Cuando era pequeña su papá se alteraba los días de tormentas, no dejaba que nadie saliera de la casa y se enojaba mucho incluso si se asomaban por la ventana. Ella lo prefería así, dado que le servía de excusa para no ir a la escuela, pero su hermanita no. Clarita siempre decía que cuando fuera grande y viviera sola saldría a caminar bajo la lluvia sin paraguas, ella vivía soñando con sentir la lluvia en su cuerpo. Lo anheló tanto que cuando tenía once años rompió la norma paterna y salió a la calle durante la gran tormenta del 2012. Isabel siempre culpó a su padre y a la fortaleza de su ley porque ese día Clarita perdió la vida cuando un árbol le reventó los pulmones. Desde aquella tarde, quizá desde antes, Isabel detestaba salir con lluvia.
Doblando en la esquina de siempre se encontró con que la calle que ella conocía de memoria se había convertido en un río furioso que le impedía el paso. Retrocedió varias cuadras e intentó entrar por otro lado. Necesitaba llegar lo antes posible. Tras múltiples intentos, logró hacerlo. Antes de bajar miró la hora y descubrió que ya eran las cinco, su madre probablemente se habría vuelto a dormir. Bajó corriendo del auto con el paraguas en la mano pero era inútil, ningún objeto podría protegerla de la lluvia torrencial que se había desatado. Buscó en su bolsillo y descubrió que se había olvidado la llave apoyada en el mueble marrón de la cocina.

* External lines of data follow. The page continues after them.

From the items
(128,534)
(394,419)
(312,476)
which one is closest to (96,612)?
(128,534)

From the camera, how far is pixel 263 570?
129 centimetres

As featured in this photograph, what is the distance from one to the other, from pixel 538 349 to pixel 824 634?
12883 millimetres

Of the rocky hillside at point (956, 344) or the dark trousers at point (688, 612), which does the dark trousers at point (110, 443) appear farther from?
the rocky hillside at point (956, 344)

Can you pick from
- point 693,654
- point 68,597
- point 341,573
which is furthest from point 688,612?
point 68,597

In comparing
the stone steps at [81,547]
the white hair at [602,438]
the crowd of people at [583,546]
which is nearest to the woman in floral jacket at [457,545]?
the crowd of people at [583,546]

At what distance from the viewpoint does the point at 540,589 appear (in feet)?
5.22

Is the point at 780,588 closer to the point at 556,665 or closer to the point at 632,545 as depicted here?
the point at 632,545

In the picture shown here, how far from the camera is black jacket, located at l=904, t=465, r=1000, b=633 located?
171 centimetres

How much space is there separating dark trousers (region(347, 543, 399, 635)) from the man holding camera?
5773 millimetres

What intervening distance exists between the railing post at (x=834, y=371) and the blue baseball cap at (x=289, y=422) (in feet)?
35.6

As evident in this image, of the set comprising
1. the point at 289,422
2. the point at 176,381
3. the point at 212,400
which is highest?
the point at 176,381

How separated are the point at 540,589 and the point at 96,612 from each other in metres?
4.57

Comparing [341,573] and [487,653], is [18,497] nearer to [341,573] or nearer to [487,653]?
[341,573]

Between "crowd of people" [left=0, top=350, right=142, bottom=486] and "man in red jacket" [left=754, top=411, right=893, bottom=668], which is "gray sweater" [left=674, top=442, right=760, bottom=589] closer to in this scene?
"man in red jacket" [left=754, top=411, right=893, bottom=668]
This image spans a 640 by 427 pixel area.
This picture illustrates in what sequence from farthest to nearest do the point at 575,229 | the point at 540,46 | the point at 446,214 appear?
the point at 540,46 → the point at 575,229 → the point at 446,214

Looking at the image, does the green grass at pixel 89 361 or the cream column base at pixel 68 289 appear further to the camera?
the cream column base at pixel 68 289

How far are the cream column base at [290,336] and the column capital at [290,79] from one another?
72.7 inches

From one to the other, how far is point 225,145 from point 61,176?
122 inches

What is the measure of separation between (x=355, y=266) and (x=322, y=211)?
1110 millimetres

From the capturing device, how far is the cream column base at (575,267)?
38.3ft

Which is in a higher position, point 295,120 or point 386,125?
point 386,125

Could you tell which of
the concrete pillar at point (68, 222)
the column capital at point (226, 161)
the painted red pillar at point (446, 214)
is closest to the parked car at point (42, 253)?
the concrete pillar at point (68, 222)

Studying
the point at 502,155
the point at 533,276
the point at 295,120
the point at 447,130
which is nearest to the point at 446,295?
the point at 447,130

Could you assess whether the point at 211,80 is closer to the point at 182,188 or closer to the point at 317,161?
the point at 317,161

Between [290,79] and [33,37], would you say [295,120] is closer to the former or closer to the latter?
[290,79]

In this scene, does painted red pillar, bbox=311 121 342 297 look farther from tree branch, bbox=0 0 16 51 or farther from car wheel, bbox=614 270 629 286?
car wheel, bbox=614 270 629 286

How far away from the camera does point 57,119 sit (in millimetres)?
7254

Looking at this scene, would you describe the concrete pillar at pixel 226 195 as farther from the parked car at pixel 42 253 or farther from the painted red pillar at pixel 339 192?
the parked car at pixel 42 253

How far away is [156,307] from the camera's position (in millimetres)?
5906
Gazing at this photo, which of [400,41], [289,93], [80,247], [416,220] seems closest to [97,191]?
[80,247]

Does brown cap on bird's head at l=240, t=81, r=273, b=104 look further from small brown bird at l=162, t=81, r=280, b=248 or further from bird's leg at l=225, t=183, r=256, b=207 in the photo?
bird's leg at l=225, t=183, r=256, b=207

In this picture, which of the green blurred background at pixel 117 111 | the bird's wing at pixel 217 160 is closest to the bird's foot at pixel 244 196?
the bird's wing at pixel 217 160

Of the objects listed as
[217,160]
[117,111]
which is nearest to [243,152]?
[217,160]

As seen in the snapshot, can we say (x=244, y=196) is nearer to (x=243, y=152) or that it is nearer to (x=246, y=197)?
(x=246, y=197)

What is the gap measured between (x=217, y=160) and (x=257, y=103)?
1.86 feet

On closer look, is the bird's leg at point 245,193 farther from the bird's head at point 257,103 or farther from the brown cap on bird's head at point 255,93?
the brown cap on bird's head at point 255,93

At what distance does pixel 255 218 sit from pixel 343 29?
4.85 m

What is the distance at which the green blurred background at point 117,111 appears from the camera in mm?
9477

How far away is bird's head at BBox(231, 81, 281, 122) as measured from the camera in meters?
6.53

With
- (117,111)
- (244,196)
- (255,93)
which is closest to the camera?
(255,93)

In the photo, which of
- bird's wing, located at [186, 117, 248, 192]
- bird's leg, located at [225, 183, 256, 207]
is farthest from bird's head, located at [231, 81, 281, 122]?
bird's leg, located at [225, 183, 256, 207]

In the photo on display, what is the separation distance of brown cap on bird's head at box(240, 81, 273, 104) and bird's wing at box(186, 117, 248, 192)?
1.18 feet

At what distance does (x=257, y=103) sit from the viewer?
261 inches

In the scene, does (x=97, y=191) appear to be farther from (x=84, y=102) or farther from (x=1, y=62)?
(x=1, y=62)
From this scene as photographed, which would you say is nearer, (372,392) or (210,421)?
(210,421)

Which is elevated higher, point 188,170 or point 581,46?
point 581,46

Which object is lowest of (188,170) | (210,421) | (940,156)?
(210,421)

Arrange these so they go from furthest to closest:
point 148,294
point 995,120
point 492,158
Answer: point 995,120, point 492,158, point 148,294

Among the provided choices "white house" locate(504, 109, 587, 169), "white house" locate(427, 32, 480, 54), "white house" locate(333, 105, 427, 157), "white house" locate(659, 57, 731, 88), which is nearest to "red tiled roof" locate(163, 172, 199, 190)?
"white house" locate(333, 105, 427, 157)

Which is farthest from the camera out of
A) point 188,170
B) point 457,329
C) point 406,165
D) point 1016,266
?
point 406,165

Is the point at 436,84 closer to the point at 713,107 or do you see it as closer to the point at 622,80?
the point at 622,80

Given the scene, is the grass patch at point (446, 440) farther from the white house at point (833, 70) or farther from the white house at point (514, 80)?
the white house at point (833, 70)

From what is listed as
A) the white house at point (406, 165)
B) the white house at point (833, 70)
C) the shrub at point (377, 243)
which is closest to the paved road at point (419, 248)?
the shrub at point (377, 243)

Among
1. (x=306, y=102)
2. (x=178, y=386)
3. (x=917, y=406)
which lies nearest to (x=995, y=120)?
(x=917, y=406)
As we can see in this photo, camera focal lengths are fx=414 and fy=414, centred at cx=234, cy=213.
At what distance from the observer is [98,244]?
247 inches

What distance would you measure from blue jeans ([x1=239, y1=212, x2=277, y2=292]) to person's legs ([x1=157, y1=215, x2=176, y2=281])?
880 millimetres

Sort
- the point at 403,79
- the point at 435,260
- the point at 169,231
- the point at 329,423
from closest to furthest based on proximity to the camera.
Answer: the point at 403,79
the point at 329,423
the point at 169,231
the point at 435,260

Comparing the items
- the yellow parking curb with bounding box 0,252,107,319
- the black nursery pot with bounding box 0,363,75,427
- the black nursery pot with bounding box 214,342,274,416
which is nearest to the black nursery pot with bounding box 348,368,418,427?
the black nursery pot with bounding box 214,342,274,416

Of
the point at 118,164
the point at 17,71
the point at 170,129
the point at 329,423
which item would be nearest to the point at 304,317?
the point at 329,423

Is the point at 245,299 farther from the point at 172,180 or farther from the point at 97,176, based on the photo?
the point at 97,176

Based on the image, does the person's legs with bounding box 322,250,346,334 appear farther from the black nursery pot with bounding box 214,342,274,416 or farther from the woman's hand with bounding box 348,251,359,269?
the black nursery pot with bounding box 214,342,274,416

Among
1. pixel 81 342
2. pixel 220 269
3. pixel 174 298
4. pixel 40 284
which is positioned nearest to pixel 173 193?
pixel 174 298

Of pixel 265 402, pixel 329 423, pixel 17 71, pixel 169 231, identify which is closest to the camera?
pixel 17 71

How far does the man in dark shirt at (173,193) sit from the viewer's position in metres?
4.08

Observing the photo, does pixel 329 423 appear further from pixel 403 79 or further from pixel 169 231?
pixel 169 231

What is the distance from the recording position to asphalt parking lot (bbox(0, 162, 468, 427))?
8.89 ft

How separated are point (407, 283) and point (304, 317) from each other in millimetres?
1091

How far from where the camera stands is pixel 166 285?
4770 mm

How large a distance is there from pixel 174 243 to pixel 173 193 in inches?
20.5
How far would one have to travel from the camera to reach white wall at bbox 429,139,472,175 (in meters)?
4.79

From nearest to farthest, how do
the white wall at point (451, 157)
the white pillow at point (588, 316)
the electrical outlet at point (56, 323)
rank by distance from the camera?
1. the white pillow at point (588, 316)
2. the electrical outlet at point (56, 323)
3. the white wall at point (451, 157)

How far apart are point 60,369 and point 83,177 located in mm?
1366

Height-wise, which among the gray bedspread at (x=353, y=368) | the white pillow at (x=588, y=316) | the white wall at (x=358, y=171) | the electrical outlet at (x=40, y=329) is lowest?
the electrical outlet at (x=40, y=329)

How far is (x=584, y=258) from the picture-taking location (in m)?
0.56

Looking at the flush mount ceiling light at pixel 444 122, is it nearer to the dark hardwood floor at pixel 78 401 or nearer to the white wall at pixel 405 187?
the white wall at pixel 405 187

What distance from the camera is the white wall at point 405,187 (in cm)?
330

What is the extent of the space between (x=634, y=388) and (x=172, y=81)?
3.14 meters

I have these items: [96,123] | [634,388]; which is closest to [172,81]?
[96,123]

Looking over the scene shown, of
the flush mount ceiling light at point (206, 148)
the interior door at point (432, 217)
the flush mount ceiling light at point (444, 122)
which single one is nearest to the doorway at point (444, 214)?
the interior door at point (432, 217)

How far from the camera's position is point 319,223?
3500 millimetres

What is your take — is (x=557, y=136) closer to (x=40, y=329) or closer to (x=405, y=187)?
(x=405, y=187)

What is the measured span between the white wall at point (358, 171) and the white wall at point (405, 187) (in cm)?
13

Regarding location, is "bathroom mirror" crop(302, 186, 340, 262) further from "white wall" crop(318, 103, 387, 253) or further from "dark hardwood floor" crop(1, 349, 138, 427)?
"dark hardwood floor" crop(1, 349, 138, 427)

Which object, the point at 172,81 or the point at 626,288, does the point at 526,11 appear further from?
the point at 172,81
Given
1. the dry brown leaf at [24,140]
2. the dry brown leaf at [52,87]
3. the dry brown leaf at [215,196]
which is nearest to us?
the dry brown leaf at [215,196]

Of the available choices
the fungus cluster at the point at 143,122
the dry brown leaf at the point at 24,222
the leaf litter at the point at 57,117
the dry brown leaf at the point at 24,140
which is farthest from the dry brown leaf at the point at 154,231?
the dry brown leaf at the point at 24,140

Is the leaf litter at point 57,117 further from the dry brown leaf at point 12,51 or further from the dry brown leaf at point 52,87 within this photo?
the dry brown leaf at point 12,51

No quería volver a buscarla así que simplemente se rindió a la tarea de tocar el timbre hasta que le abriera la puerta.
–Isabel, nena, ¿no tenés llave vos?– exclamó su madre mientras abría la puerta de su casa. Isabel le explicó que se la había olvidado y las circunstancias no le permitían volver a buscarla.
–Los días así no puedo evitar acordarme de tu hermana. Tan chiquita que era.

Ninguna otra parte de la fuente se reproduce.